» REQUIREMENT: Rewrite the records below with "car windshield" changed to "front windshield" throughout, keeping everything else the same. Leave out the pictures.

--------------------------------------------------

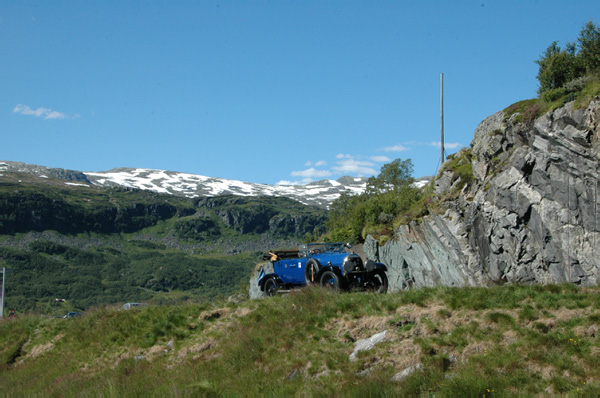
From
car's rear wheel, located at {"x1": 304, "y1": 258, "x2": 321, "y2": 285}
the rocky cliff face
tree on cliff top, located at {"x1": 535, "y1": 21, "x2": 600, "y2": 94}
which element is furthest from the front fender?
tree on cliff top, located at {"x1": 535, "y1": 21, "x2": 600, "y2": 94}

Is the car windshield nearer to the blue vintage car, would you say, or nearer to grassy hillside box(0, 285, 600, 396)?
the blue vintage car

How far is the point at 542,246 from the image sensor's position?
101ft

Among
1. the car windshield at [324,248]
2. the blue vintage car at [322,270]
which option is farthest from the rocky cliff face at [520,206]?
the blue vintage car at [322,270]

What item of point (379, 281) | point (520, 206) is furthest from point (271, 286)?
point (520, 206)

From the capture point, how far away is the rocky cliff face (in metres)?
28.3

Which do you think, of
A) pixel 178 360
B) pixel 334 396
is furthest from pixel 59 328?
pixel 334 396

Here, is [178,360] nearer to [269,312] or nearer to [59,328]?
[269,312]

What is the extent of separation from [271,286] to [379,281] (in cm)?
505

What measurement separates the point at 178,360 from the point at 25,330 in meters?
12.0

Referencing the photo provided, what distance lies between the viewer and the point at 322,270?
20.0 meters

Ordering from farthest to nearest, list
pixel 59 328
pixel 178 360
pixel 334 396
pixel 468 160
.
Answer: pixel 468 160 < pixel 59 328 < pixel 178 360 < pixel 334 396

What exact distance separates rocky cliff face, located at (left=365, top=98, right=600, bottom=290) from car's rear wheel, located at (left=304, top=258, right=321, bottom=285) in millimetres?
5827

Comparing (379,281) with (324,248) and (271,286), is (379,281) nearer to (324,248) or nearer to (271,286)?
(324,248)

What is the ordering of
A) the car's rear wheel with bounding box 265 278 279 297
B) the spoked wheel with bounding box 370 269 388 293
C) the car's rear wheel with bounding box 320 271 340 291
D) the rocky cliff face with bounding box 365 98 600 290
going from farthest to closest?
the rocky cliff face with bounding box 365 98 600 290 < the car's rear wheel with bounding box 265 278 279 297 < the spoked wheel with bounding box 370 269 388 293 < the car's rear wheel with bounding box 320 271 340 291
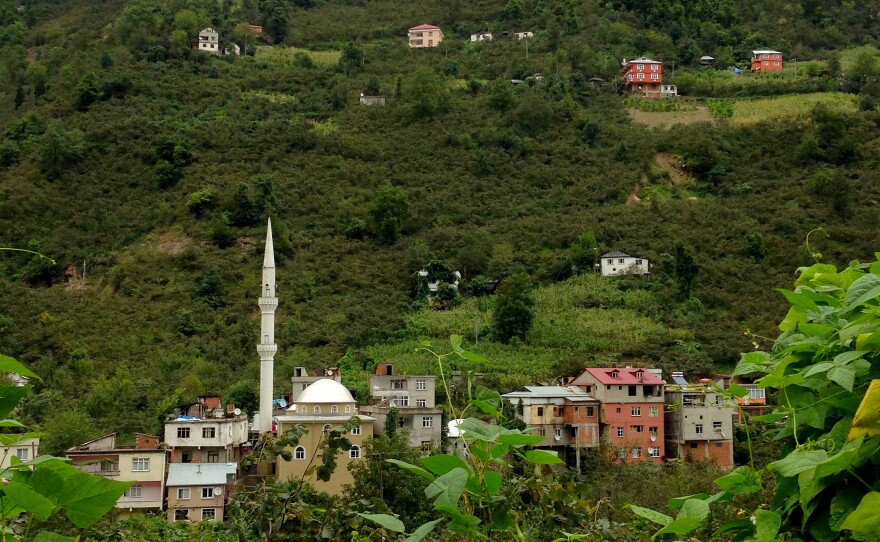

--------------------------------------------------

» EXERCISE RESULT:
From
car's rear wheel, located at {"x1": 304, "y1": 258, "x2": 321, "y2": 285}
the rocky cliff face
tree on cliff top, located at {"x1": 535, "y1": 21, "x2": 600, "y2": 94}
which element is furthest from the front fender?
tree on cliff top, located at {"x1": 535, "y1": 21, "x2": 600, "y2": 94}

Is the front windshield nearer to the blue vintage car, would you say, or nearer to grassy hillside box(0, 285, 600, 396)?
the blue vintage car

How far is the point at 542,246 from the image sensor's position?
101ft

Among
1. the front windshield at [324,248]
2. the blue vintage car at [322,270]
which option is farthest from the rocky cliff face at [520,206]?
the blue vintage car at [322,270]

What item of point (379, 281) | point (520, 206) is furthest from point (271, 286)?
point (520, 206)

From the capture point, how far away is the rocky cliff face (in metres)?
28.3

Which do you think, of
A) pixel 178 360
B) pixel 334 396
is furthest from pixel 59 328?
pixel 334 396

Here, is [178,360] nearer to [269,312] or nearer to [59,328]?
[269,312]

What is the extent of separation from [271,286] to [379,281] (in cm)?
505

What measurement separates the point at 178,360 from the point at 25,330 in meters?
12.0

Referencing the photo provided, what distance lies between the viewer and the point at 322,270?
20.0 meters

Ordering from farthest to nearest, list
pixel 59 328
pixel 178 360
pixel 334 396
pixel 468 160
.
Answer: pixel 468 160 < pixel 59 328 < pixel 178 360 < pixel 334 396

What exact distance separates rocky cliff face, located at (left=365, top=98, right=600, bottom=290) from car's rear wheel, located at (left=304, top=258, right=321, bottom=285) in millimetres?
5827

Comparing (379,281) with (324,248) and (271,286), is (379,281) nearer to (324,248) or nearer to (271,286)?
(324,248)

What is the ordering of
A) the car's rear wheel with bounding box 265 278 279 297
B) the spoked wheel with bounding box 370 269 388 293
C) the car's rear wheel with bounding box 320 271 340 291
D) the rocky cliff face with bounding box 365 98 600 290
going from farthest to closest?
the rocky cliff face with bounding box 365 98 600 290 < the car's rear wheel with bounding box 265 278 279 297 < the spoked wheel with bounding box 370 269 388 293 < the car's rear wheel with bounding box 320 271 340 291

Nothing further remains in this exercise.